In 2001, approx. three months after the dismissal, she had gastric bypass surgery and lost over 100 lbs over the next 2 years! She went from a size 30 to a size 14. An amazing feat for someone that has had weight issues all their life. And this is what I would like to discuss.

Is Opera conforming to the modern stereotype of beauty?

For hundreds of years, Opera had the reputation of being bigger. Bigger stages, bigger costumes and indeed, bigger performers. The phrase ‘It’s not over til the fat lady sings’ is a euphemism for Opera and the typical larger women that have performed. In my first meeting with my vocal coach, he said to me that I was perfect for Classical music and Opera because I’m 6 feet tall and approx a size 14. That was a total reassurance to me because my previous background had been in Musical Theater where both of those measurements were considered bad.

So what type of message does that send?

Granted Deborah Voigt had weight problems her whole life and getting the surgery was a very good thing just for her health. But only a few years later she accepted the role again with the Royal Opera Company after she had slimmed down to what they had required. Personally, I don’t know if I could have handled going back to the company that had fired me, even if I now fit their ‘Mold’. But what does that say? That you only get the roles you want because you are thin? Your vocal ability doesn’t matter as much as your appereance?

I feel that Deborah did what she needed to for both herself and her career. But I wonder how much the world’s image of beauty is infiltrating things which up to this point have not been effected.

What do you think?

And 6 months later . . .

Time fly’s. I know everyone knows that, but I honestly believe that as you age, time speeds up. It’s like some cosmic joke, you get older and the day’s get shorter. So much has happened in the last few months, I feel like I should just erase everything written before and start over. But I won’t.

-- THE TASK --
Using the text on opera and body size, answer these:
(a) About how long after the dismissal did the gastric bypass surgery take place?
(b) What height and clothing size did the writer mention to the vocal coach's approval?
(c) With which company did Deborah Voigt accept the role again?
The records are not needed for what follows.

-- EXTRACTED DATA --
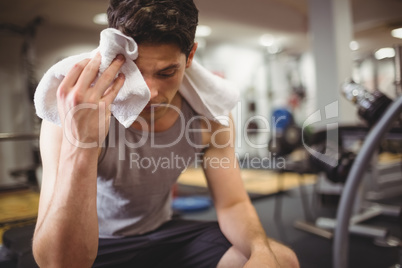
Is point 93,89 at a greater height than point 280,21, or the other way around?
point 280,21

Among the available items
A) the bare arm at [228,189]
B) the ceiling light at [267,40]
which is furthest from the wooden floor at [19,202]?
Result: the ceiling light at [267,40]

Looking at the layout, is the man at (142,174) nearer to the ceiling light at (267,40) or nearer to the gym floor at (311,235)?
the gym floor at (311,235)

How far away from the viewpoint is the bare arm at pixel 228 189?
1.05 meters

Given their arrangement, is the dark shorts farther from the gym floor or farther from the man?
the gym floor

-- OUTPUT FOR THIS TASK --
(a) About three months, in 2001.
(b) 6 feet tall and approximately a size 14.
(c) The Royal Opera Company.